From it, Nikita Amanti extracted dozens upon dozens of small glass jars, filled with plant cuttings.

Some were just loose in the jars, but some were packed in water, some in other liquids. There were small paper labels on each; Hermione could make out that there were several different colored inks on each label, but was too far away to read anything.

Some of the jars were capped, some were stoppered with various materials (was that lead?) and all were...

She couldn't describe, even to herself, what the plants inside looked like. They glowed. They sparkled. They were, simultaneously, beautiful and disturbing.

Glowing, sparkling, unearthly and mysterious, and thoroughly unlike any growing thing she'd seen before--at least not while she was awake.

They were puge magic, more than anything else she'd ever seen in this world where the magical was mundane. She caught her breath, bit her lip.

"I already gave the live samples to Sprout," the woman said. "Who was, may I add, a great deal more grateful than you, so far."

"It's amazing, Nikita," he said, gentler and softer than Hermione had ever seen him. "Thank you."

"That was enthusiastic," Nikita said sarcastically, but without real venom.

"I still can't understand your labels," he said.

She sighed. "It's really very simple. It's all color-coded. Blue is for the liquid they're packed in. O is for oil, W is for water, and anything else is specified. Warnings are in red-'do not combine with such-and-such,' 'don't heat,' 'don't expose to air,' that sort of thing. The lead-stoppered ones are all of the latter sort. Be careful of those. Honestly, I don't know what you can do with them, but you're the only person I can think of who might be able to manage something. Um. Black is general information, green is anything else." There was a lot of green writing on the jars.

He picked up one of the lead-stoppered jars, and examined it. "You could buy a country with the price of half of these," he said softly.

"Don't start with that again."

One corner of his mouth quirked in half a smile. (Half a smile more than Hermione had ever seen on him.) "Fine, then. How was Brazil?"

She sighed. "Very sunny. Very Brazillian. Not a lot of plants to speak of, so I cut the sabbatical short." She picked up one of the jars. "Dragon mint. Very useful stuff."

"I know. Hard to work with, though."

"Not for me."

"Well of course..." he trailed off, watching her quizically.

She shrugged. "You and me, Sev. We're going to change the world."

He frowned at that, and glanced up. Hermione was staring at the rows of jars, eyes glowing, lips slightly parted-and most certainly -not- grading papers.

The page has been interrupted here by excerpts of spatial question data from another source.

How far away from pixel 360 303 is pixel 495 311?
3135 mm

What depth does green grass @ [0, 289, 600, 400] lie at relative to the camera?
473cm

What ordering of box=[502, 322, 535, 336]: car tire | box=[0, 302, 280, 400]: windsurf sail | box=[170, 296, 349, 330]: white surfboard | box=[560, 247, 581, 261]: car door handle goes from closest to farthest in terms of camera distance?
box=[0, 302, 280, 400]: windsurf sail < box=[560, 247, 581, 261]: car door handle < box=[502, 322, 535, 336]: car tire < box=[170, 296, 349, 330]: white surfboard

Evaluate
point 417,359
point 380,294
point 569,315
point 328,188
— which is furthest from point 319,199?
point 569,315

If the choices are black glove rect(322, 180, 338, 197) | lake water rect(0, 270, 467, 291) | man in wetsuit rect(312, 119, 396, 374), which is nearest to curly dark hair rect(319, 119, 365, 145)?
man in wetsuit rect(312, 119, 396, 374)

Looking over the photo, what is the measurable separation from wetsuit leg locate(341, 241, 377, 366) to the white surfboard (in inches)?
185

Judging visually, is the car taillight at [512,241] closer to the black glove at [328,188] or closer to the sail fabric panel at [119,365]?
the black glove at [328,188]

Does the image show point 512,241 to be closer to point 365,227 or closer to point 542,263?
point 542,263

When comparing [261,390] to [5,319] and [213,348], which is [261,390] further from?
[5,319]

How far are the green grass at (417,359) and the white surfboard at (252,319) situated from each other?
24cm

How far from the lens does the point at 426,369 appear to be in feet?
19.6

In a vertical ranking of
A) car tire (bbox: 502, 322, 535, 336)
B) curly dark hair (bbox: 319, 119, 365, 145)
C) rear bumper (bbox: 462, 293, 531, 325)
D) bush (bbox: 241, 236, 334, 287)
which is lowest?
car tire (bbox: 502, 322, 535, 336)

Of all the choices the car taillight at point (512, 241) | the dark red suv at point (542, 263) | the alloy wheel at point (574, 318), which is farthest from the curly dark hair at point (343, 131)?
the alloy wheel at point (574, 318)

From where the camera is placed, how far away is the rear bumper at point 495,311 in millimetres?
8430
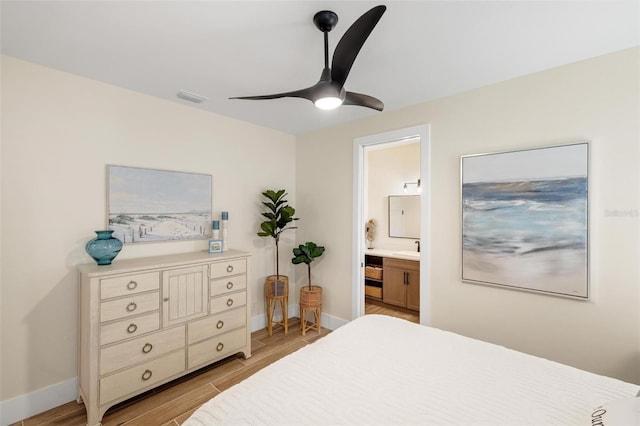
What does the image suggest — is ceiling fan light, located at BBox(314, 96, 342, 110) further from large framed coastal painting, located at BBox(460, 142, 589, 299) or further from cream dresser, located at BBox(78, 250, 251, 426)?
cream dresser, located at BBox(78, 250, 251, 426)

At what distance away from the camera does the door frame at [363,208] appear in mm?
2732

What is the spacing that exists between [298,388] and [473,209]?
6.62ft

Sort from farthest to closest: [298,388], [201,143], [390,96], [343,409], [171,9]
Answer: [201,143] → [390,96] → [171,9] → [298,388] → [343,409]

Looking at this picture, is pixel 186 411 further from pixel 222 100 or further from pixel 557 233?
pixel 557 233

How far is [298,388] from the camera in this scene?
1268 mm

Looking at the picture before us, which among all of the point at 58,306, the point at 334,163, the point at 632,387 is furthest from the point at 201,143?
the point at 632,387

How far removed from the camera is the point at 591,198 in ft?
6.43

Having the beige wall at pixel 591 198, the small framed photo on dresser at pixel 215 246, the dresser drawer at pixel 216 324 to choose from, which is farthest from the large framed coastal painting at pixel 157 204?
the beige wall at pixel 591 198

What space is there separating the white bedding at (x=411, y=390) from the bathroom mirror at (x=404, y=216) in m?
3.03

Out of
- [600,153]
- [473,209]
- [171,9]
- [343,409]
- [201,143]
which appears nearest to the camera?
[343,409]

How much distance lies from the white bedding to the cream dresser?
1329 mm

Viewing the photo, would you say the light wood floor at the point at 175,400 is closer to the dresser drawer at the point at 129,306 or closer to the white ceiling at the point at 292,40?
the dresser drawer at the point at 129,306

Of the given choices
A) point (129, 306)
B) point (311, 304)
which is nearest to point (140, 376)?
point (129, 306)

"Miss Granger. When I gave you those papers to grade, I did not realize they included staring, braindead, at matters that do not concern you." It was a sharp comment, in his most acerbic voice, and usually something like that would have made her jump, but the effect was entirely spoiled by Nikita's snickering.

"Haven't changed a bit, Sev, have you?" she asked, and Snape ignored her.

"I'm sorry, sir," Hermione said. "It's just that...well...what -are- those?"

He frowned at her. Nikita was busy trying to organize the flora into groups. "Plants, Miss Granger."

He didn't sound sarcastic, which was odd. They were obviously plants. "I know that, sir. It's just that I've never seen anything like that. They're just so beautiful."

His expression froze, and Nikita's head snapped up so fast that she must have given herself whiplash.

"WHAT?" there was no snarl in voice, just absolute, total astonishment.

"Oh dear," Nikita said to herself quietly.

"What's wrong?" Hermione asked, totally confused.

He strode over to where she was still sitting, surrounded by untouched assignments. He towered over her, dark and dangerous, and held one of the jars threatening inches from her nose. "You," he said, "can see this?"

"Er, yes, sir." she said. "Can't you?"

"No," he said darkly, and nodded towards Nikita. "But -she- can."

"Oh dear," Nikita said again. "I think we'd best go see the Headmaster."